=== Recorded information ===
════════════════════

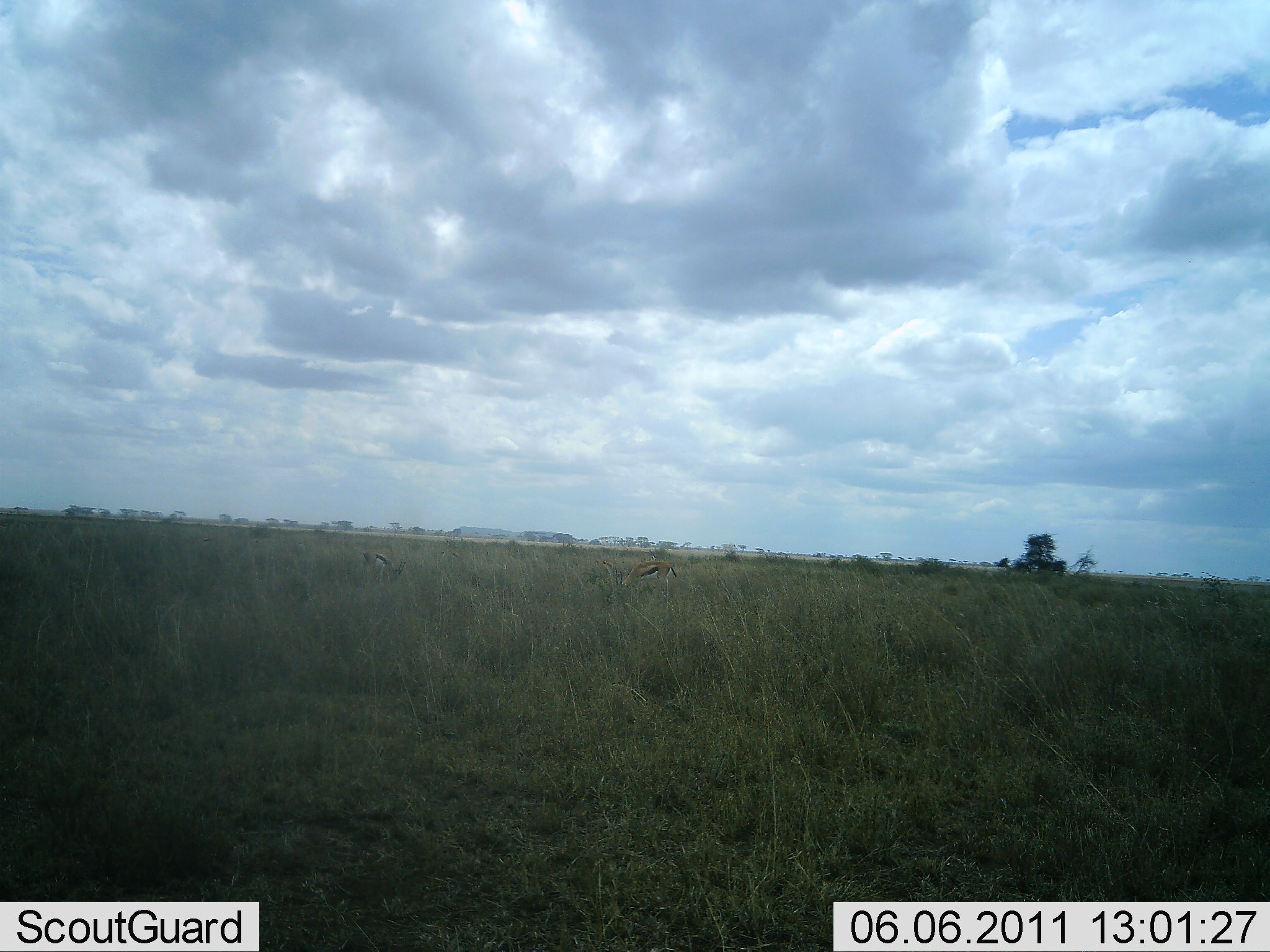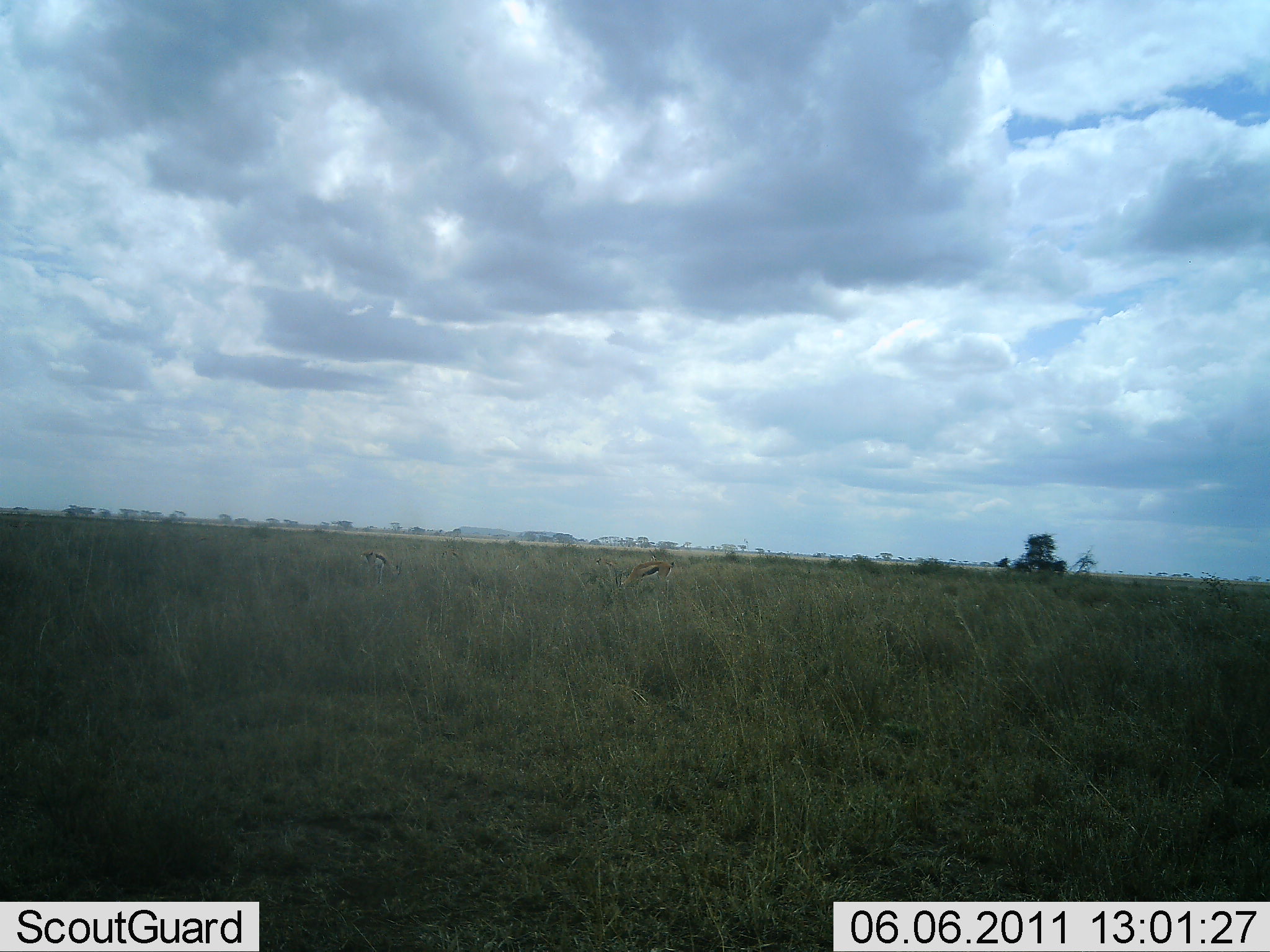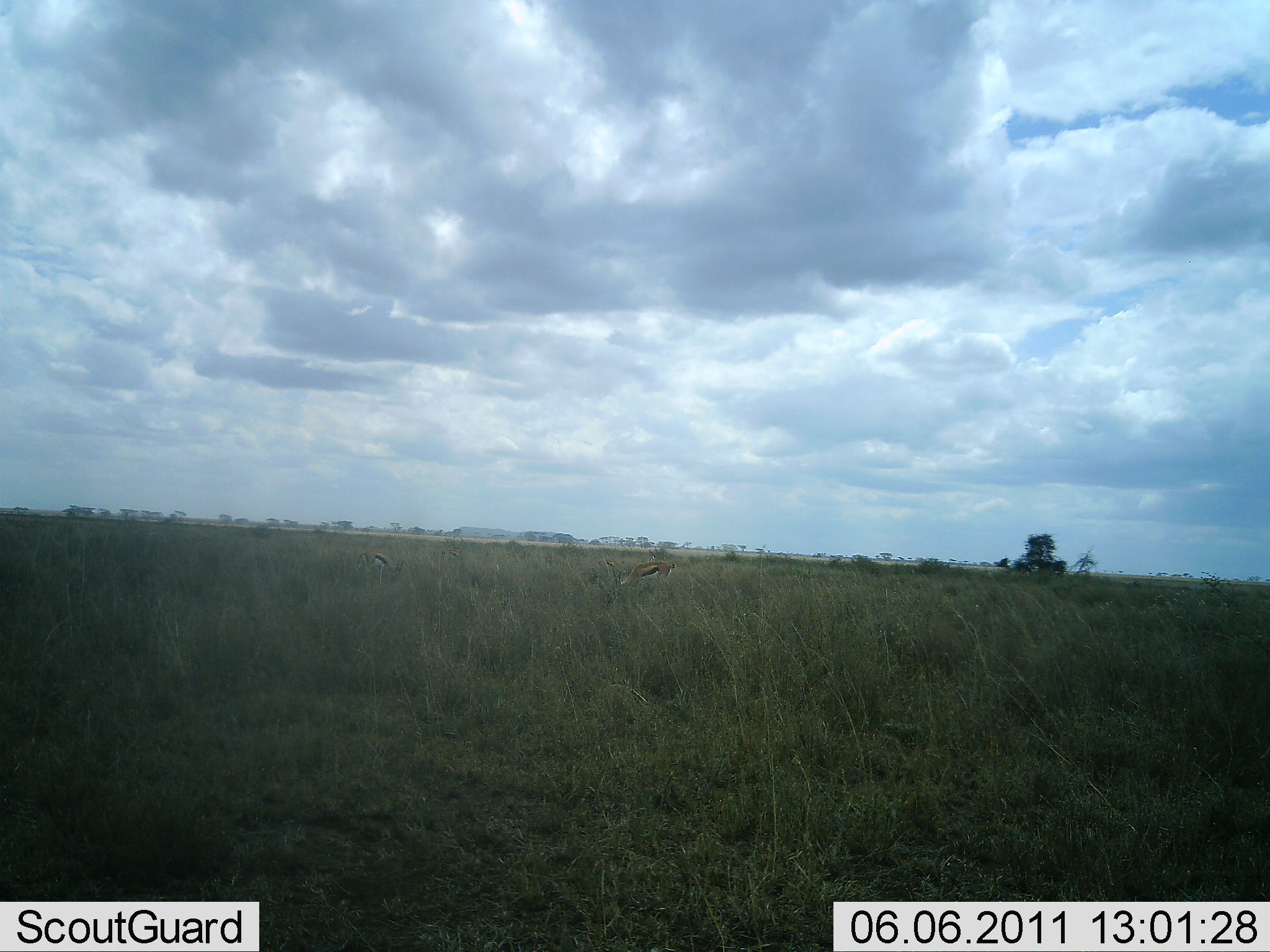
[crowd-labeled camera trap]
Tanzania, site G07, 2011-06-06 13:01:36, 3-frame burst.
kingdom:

════════════════════

=== Task objective ===
Word for word, please return the lines from the one containing "Tanzania, site G07, 2011-06-06" through the end of the listing, both ends included, and nothing else.

=== Answer to the problem ===
Tanzania, site G07, 2011-06-06 13:01:36, 3-frame burst.
kingdom:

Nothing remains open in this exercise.